* Work to complete
Your task is to copy every line of the entries that contains "site".

(Items listed in a dataset)
* * *

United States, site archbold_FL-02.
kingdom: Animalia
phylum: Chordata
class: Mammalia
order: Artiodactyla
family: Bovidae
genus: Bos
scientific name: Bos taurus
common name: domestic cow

* * *

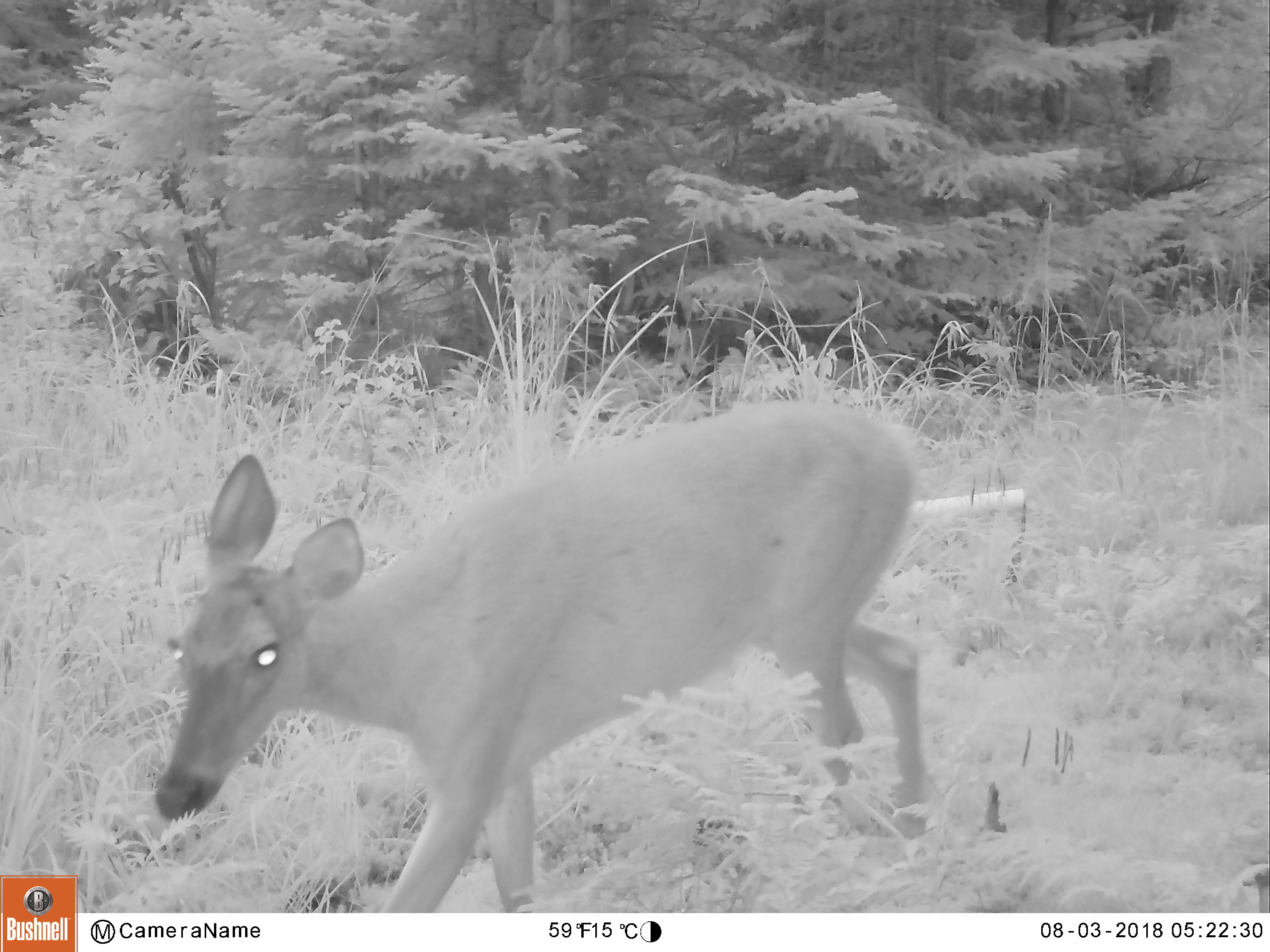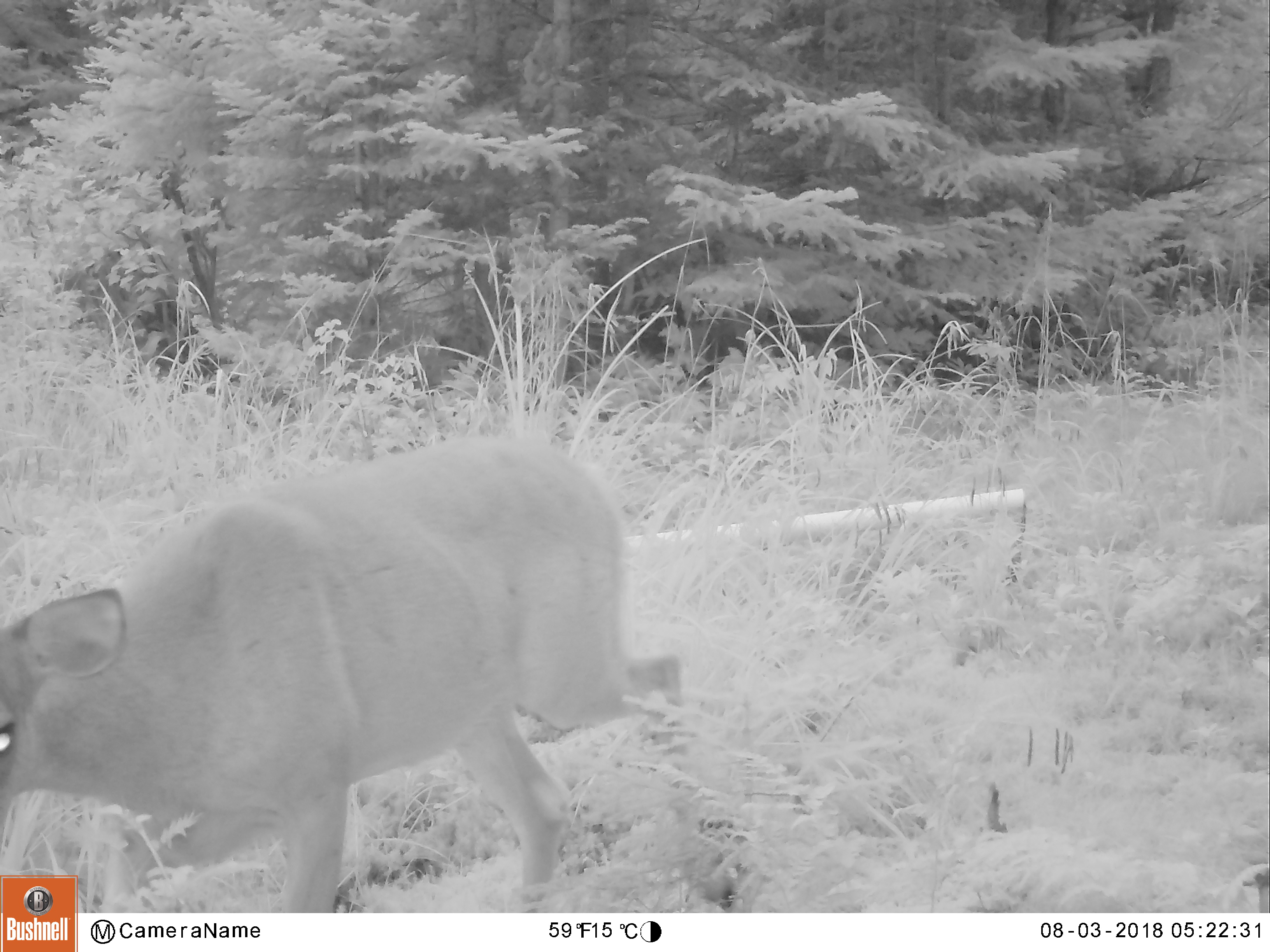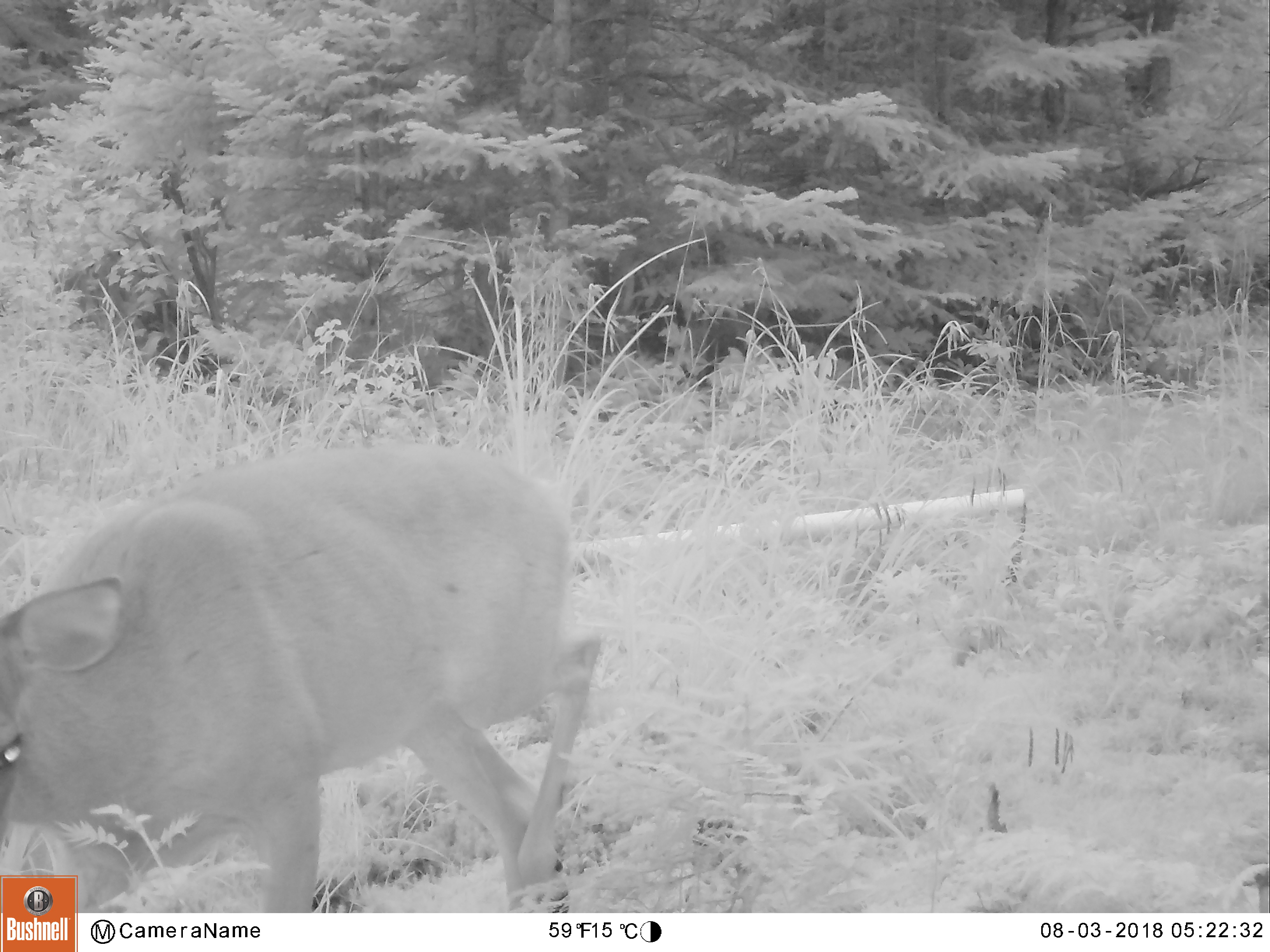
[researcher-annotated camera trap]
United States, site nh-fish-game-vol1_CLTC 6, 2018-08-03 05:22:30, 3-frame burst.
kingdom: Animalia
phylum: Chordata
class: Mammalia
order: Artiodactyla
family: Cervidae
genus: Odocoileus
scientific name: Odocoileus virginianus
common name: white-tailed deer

* * *

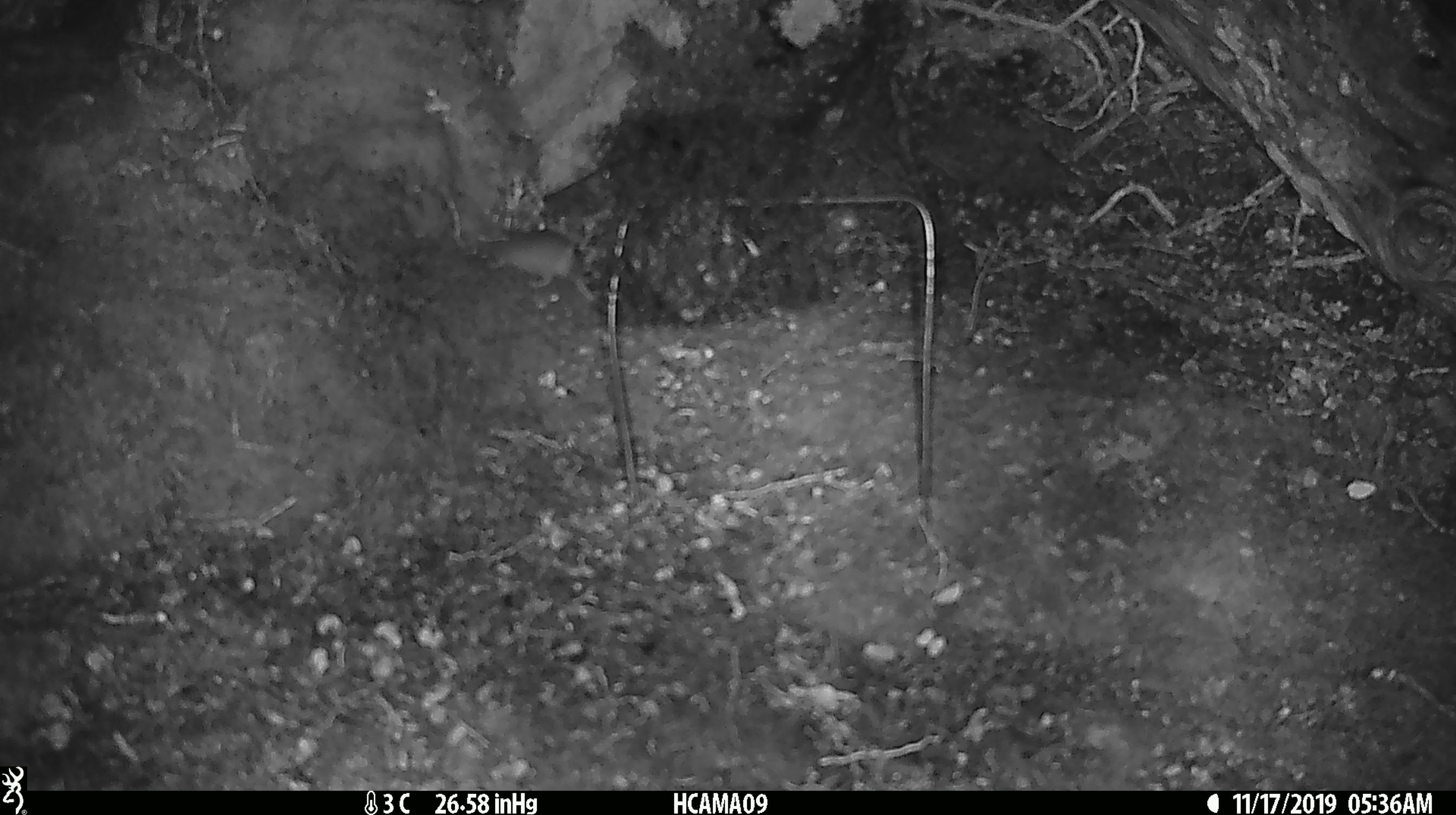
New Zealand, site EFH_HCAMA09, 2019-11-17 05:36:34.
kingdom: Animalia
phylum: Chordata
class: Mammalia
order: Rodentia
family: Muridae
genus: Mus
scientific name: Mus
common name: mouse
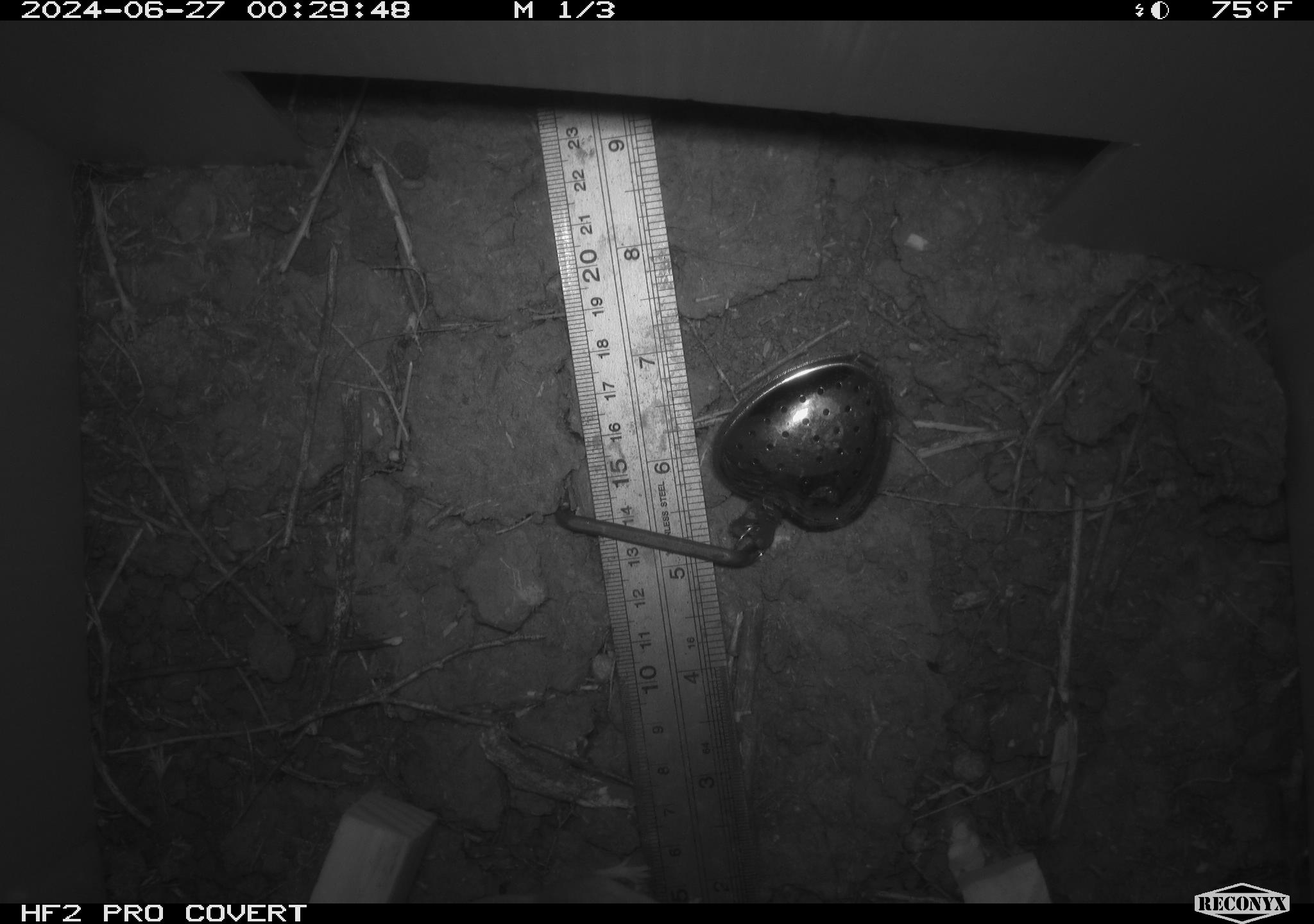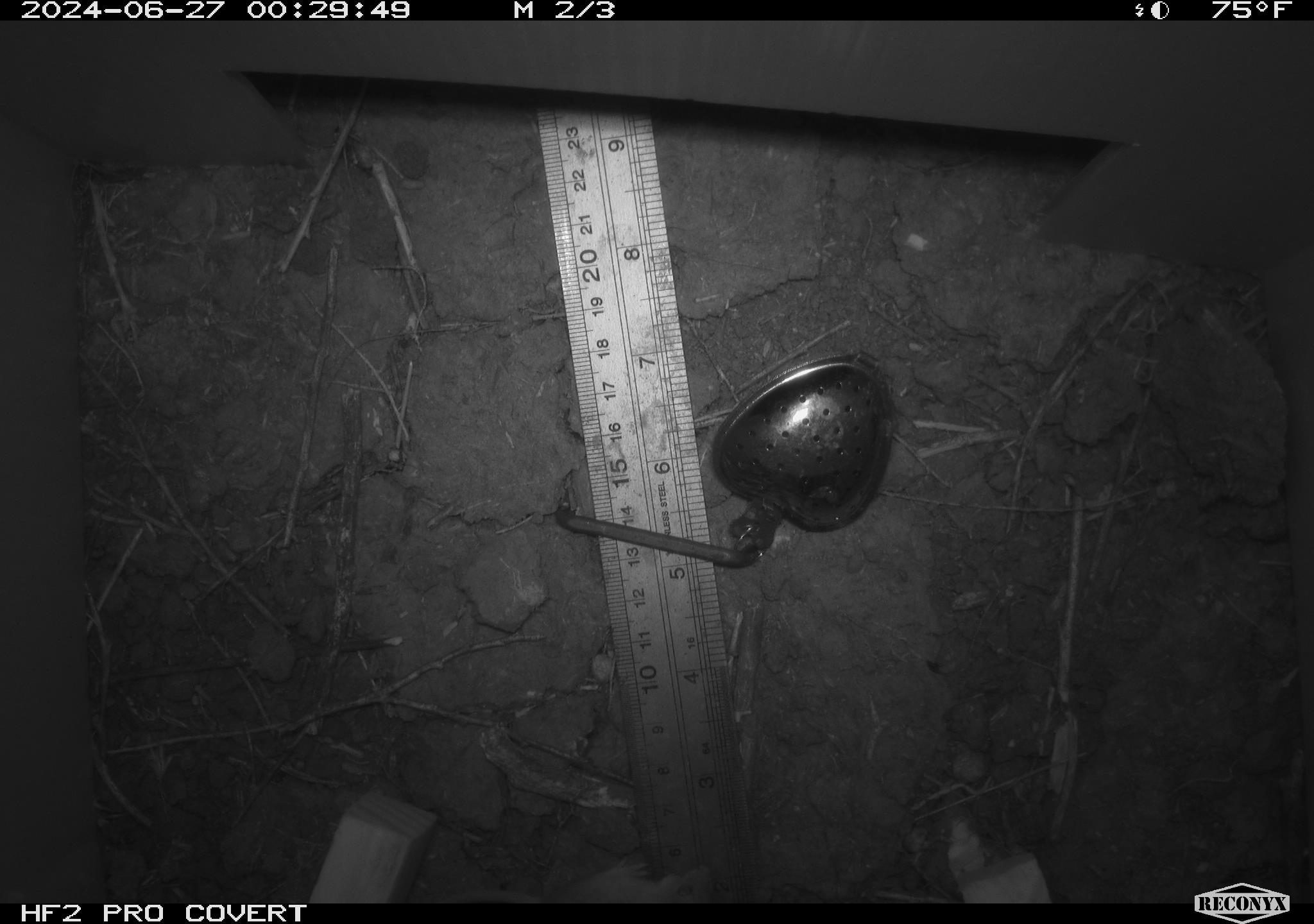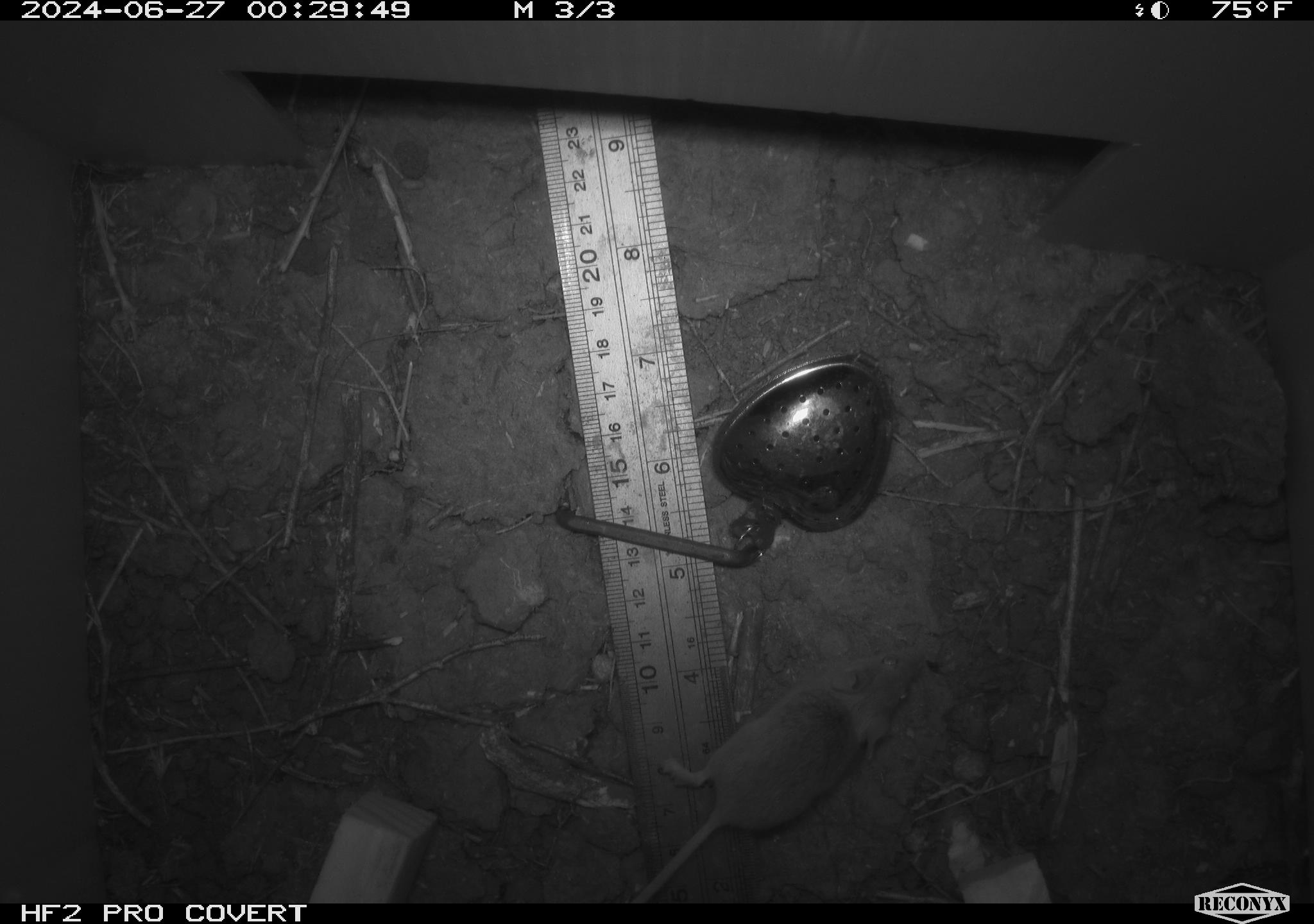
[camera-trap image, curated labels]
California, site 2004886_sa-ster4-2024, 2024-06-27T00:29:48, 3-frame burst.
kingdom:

* * *

* Finished task
United States, site archbold_FL-02.
United States, site nh-fish-game-vol1_CLTC 6, 2018-08-03 05:22:30, 3-frame burst.
New Zealand, site EFH_HCAMA09, 2019-11-17 05:36:34.
California, site 2004886_sa-ster4-2024, 2024-06-27T00:29:48, 3-frame burst.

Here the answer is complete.